Aim of the task:
Repeat the entries below exactly as they appear, with no pictures.
+++ Entries supplied
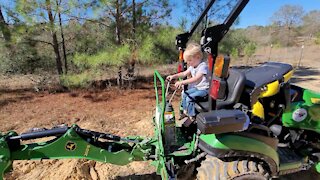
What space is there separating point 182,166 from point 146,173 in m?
0.74

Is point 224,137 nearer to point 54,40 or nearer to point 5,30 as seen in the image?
point 54,40

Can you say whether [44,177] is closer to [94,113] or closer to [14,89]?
[94,113]

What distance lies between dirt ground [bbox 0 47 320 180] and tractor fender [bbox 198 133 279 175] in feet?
3.56

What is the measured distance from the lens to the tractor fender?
7.48 feet

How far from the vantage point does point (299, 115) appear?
288 centimetres

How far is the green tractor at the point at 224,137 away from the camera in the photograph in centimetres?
210

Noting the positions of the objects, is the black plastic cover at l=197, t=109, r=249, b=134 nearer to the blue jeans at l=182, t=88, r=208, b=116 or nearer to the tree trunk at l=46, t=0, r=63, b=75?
the blue jeans at l=182, t=88, r=208, b=116

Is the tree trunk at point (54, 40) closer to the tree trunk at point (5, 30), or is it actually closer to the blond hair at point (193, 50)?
the tree trunk at point (5, 30)

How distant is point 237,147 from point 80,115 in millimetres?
4031

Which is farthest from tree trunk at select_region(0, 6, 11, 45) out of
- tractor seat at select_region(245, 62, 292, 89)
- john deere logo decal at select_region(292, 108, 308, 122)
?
john deere logo decal at select_region(292, 108, 308, 122)

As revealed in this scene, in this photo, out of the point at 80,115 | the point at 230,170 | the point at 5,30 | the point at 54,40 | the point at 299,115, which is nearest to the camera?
the point at 230,170

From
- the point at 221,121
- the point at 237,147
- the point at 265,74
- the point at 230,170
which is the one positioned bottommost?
the point at 230,170

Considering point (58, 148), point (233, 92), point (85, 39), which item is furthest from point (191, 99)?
point (85, 39)

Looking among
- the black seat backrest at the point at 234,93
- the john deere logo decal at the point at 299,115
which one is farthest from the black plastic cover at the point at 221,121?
the john deere logo decal at the point at 299,115
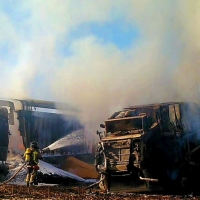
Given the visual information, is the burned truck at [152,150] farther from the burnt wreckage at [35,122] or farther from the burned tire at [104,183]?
the burnt wreckage at [35,122]

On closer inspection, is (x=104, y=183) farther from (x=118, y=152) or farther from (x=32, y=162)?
(x=32, y=162)

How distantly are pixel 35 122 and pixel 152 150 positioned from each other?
978 cm

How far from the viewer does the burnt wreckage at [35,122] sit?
18422 mm

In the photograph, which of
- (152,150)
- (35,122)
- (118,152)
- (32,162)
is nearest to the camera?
(118,152)

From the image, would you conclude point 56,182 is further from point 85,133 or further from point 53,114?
point 53,114

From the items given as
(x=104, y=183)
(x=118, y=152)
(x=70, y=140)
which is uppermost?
(x=70, y=140)

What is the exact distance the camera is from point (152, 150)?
38.0 feet

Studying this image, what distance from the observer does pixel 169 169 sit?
11.8 m

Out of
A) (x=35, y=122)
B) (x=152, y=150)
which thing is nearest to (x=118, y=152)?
(x=152, y=150)

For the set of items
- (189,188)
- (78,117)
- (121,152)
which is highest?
(78,117)

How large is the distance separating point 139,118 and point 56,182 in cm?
521

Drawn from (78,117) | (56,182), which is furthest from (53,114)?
(56,182)

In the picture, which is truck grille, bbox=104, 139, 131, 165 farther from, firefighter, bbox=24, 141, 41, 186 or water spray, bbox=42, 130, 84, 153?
water spray, bbox=42, 130, 84, 153

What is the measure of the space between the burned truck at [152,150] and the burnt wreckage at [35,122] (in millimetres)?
7515
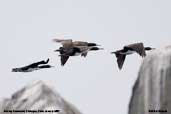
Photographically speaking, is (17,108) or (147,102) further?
(147,102)

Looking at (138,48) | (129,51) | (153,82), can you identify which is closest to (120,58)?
(129,51)

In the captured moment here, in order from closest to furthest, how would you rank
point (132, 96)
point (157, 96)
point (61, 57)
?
1. point (61, 57)
2. point (157, 96)
3. point (132, 96)

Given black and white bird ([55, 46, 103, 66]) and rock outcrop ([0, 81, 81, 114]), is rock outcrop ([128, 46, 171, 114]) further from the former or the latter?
black and white bird ([55, 46, 103, 66])

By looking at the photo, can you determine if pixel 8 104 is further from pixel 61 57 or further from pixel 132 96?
pixel 61 57

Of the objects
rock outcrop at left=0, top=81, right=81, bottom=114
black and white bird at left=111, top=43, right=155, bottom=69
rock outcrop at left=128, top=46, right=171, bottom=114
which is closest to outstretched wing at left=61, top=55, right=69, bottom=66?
black and white bird at left=111, top=43, right=155, bottom=69

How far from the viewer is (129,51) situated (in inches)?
2532

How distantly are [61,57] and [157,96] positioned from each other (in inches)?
4392

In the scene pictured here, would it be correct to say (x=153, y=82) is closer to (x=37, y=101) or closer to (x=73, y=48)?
(x=37, y=101)

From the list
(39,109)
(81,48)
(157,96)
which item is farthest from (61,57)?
(157,96)

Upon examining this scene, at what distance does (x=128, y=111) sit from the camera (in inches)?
7229

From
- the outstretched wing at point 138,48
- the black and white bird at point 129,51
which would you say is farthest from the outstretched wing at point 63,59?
the outstretched wing at point 138,48

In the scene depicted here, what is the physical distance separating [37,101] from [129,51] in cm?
9905

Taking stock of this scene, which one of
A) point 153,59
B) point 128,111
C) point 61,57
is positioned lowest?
point 128,111

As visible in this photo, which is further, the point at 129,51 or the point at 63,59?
the point at 129,51
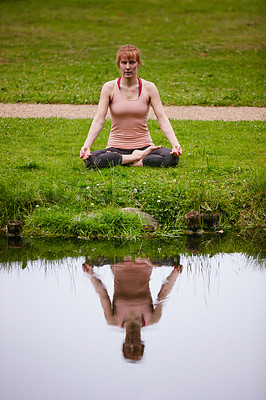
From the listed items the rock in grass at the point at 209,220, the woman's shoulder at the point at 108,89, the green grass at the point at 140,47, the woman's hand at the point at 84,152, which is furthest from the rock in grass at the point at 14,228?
the green grass at the point at 140,47

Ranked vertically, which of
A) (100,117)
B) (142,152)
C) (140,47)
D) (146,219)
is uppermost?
(140,47)

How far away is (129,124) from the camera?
7.84 m

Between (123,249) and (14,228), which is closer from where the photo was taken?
(123,249)

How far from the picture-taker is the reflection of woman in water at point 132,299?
4.06 metres

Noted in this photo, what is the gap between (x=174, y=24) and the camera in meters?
25.9

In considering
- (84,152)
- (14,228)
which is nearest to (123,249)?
(14,228)

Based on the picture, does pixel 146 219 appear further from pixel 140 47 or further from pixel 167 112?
pixel 140 47

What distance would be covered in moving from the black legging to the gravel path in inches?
151

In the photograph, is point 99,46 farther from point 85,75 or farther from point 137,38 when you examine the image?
point 85,75

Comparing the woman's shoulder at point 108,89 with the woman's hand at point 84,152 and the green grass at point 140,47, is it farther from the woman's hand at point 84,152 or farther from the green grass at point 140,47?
the green grass at point 140,47

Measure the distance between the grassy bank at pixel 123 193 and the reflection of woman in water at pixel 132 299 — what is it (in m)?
1.00

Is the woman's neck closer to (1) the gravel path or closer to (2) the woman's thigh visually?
(2) the woman's thigh

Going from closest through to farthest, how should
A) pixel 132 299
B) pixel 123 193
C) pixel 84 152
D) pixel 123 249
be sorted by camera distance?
pixel 132 299
pixel 123 249
pixel 123 193
pixel 84 152

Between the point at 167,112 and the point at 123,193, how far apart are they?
5.65 m
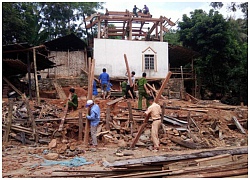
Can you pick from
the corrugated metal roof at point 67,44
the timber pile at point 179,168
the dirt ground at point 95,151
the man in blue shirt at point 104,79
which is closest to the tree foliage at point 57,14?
the corrugated metal roof at point 67,44

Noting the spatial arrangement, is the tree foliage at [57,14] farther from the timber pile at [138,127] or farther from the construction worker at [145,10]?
the timber pile at [138,127]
++++++
Output of the exercise:
What space is there separating point 182,166 from point 146,173 in m?
0.74

Is point 224,137 nearer to point 54,40 or nearer to point 5,30 as seen in the image?
point 54,40

Can you say whether [44,177] is closer to [94,113] or closer to [14,89]?
[94,113]

What distance lies between dirt ground [bbox 0 47 320 180] and tractor fender [bbox 198 133 279 175] in feet?
3.56

What is the measured distance from the lens to the tractor fender?
7.48 feet

How far from the vantage point does point (299, 115) appear?
288 centimetres

How far is the green tractor at the point at 224,137 away from the camera in the photograph in centimetres?
210

Noting the positions of the objects, is the black plastic cover at l=197, t=109, r=249, b=134 nearer to the blue jeans at l=182, t=88, r=208, b=116 or nearer to the tree trunk at l=46, t=0, r=63, b=75?
the blue jeans at l=182, t=88, r=208, b=116

Is the tree trunk at point (54, 40) closer to the tree trunk at point (5, 30), or is it actually closer to the blond hair at point (193, 50)?
the tree trunk at point (5, 30)

How distant is point 237,147 from point 80,115 in millimetres?
4031

Which is farthest from tree trunk at select_region(0, 6, 11, 45) out of
- tractor seat at select_region(245, 62, 292, 89)
- john deere logo decal at select_region(292, 108, 308, 122)
?
john deere logo decal at select_region(292, 108, 308, 122)

As revealed in this scene, in this photo, out of the point at 80,115 | the point at 230,170 | the point at 5,30 | the point at 54,40 | the point at 299,115, which is nearest to the camera?
the point at 230,170

From
- the point at 221,121
- the point at 237,147
- the point at 265,74
- the point at 230,170
which is the one positioned bottommost?
the point at 230,170

Considering point (58, 148), point (233, 92), point (85, 39), which item is furthest from point (191, 99)?
point (85, 39)

Looking among
- the black seat backrest at the point at 234,93
- the john deere logo decal at the point at 299,115
which one is farthest from the black plastic cover at the point at 221,121?
the john deere logo decal at the point at 299,115
Given the visual information, is the burned truck at [152,150] farther from the burnt wreckage at [35,122] or farther from the burned tire at [104,183]?
the burnt wreckage at [35,122]

On closer inspection, is (x=104, y=183) farther from (x=118, y=152) or farther from (x=32, y=162)?
(x=32, y=162)

How distantly are pixel 35 122 and pixel 152 150 positioned from each other?
978 cm

How far from the viewer does the burnt wreckage at [35,122] sit?
18422 mm

In the photograph, which of
- (152,150)
- (35,122)
- (118,152)
- (32,162)
is nearest to the camera?
(118,152)

From the image, would you conclude point 56,182 is further from point 85,133 or further from point 53,114?
point 53,114

From the items given as
(x=104, y=183)
(x=118, y=152)
(x=70, y=140)
which is uppermost?
(x=70, y=140)

What is the exact distance the camera is from point (152, 150)?
38.0 feet

Studying this image, what distance from the observer does pixel 169 169 sit?
11.8 m

Out of
A) (x=35, y=122)
B) (x=152, y=150)
which thing is nearest to (x=118, y=152)?
(x=152, y=150)

For the set of items
- (189,188)
- (78,117)
- (121,152)
which is highest?
(78,117)

How large is the distance separating point 139,118 and point 56,182 in cm?
521

Drawn from (78,117) | (56,182), which is furthest from (53,114)?
(56,182)

In the picture, which is truck grille, bbox=104, 139, 131, 165 farther from, firefighter, bbox=24, 141, 41, 186 or water spray, bbox=42, 130, 84, 153?
water spray, bbox=42, 130, 84, 153

What is the measure of the space between the burned truck at [152,150] and the burnt wreckage at [35,122] (in millimetres)?
7515
Photographically speaking, is (17,108) or (147,102) further?
(147,102)

Looking at (138,48) | (129,51) | (153,82), can you identify which is closest to (120,58)?
(129,51)

In the captured moment here, in order from closest to furthest, how would you rank
point (132, 96)
point (157, 96)
point (61, 57)
?
1. point (61, 57)
2. point (157, 96)
3. point (132, 96)

Given black and white bird ([55, 46, 103, 66]) and rock outcrop ([0, 81, 81, 114]), is rock outcrop ([128, 46, 171, 114]) further from the former or the latter?
black and white bird ([55, 46, 103, 66])

By looking at the photo, can you determine if pixel 8 104 is further from pixel 61 57 or further from pixel 132 96?
pixel 61 57

Of the objects
rock outcrop at left=0, top=81, right=81, bottom=114
black and white bird at left=111, top=43, right=155, bottom=69
rock outcrop at left=128, top=46, right=171, bottom=114
which is closest to outstretched wing at left=61, top=55, right=69, bottom=66?
black and white bird at left=111, top=43, right=155, bottom=69

How far from the viewer is (129,51) situated (in inches)?
2532

How distantly are [61,57] and [157,96] positioned from each other (in inches)?
4392

In the scene pictured here, would it be correct to say (x=153, y=82) is closer to (x=37, y=101) or closer to (x=73, y=48)?
(x=37, y=101)

From the list
(39,109)
(81,48)
(157,96)
which item is farthest from (61,57)?
(157,96)

Upon examining this scene, at what distance does (x=128, y=111) sit from the camera (in inches)?
7229

From
- the outstretched wing at point 138,48
- the black and white bird at point 129,51
which would you say is farthest from the outstretched wing at point 63,59?
the outstretched wing at point 138,48

In the scene depicted here, what is the physical distance separating [37,101] from [129,51] in cm?
9905

Taking stock of this scene, which one of
A) point 153,59
B) point 128,111
C) point 61,57
is positioned lowest?
point 128,111

As visible in this photo, which is further, the point at 129,51 or the point at 63,59?
the point at 129,51
From the listed items the rock in grass at the point at 209,220, the woman's shoulder at the point at 108,89, the green grass at the point at 140,47, the woman's hand at the point at 84,152, which is furthest from the rock in grass at the point at 14,228?
the green grass at the point at 140,47

Ranked vertically, which of
A) (100,117)
B) (142,152)
C) (140,47)
D) (146,219)
is uppermost?
(140,47)

How far away is (129,124) from the camera?
7.84 m

Between (123,249) and (14,228), which is closer from where the photo was taken?
(123,249)

How far from the picture-taker is the reflection of woman in water at point 132,299?
4.06 metres

Noted in this photo, what is the gap between (x=174, y=24) and the camera in meters?
25.9

In considering
- (84,152)
- (14,228)
which is nearest to (123,249)?
(14,228)

Based on the picture, does pixel 146 219 appear further from pixel 140 47 or further from pixel 167 112?
pixel 140 47

What distance would be covered in moving from the black legging to the gravel path in inches?
151

In the photograph, is point 99,46 farther from point 85,75 or farther from point 137,38 when you examine the image?
point 85,75

Comparing the woman's shoulder at point 108,89 with the woman's hand at point 84,152 and the green grass at point 140,47, is it farther from the woman's hand at point 84,152 or farther from the green grass at point 140,47?
the green grass at point 140,47

Measure the distance between the grassy bank at pixel 123 193 and the reflection of woman in water at pixel 132 299 — what is it (in m)?
1.00

Is the woman's neck closer to (1) the gravel path or closer to (2) the woman's thigh visually?
(2) the woman's thigh

Going from closest through to farthest, how should
A) pixel 132 299
B) pixel 123 193
C) pixel 84 152
D) pixel 123 249
be sorted by camera distance?
pixel 132 299
pixel 123 249
pixel 123 193
pixel 84 152

Between the point at 167,112 and the point at 123,193, how far apart are they?
5.65 m
Can you pick from
the corrugated metal roof at point 67,44
the timber pile at point 179,168
the dirt ground at point 95,151
the man in blue shirt at point 104,79
which is closest to the tree foliage at point 57,14?
the corrugated metal roof at point 67,44

Noting the spatial arrangement, is the tree foliage at [57,14] farther from the timber pile at [138,127] or farther from the construction worker at [145,10]?
the timber pile at [138,127]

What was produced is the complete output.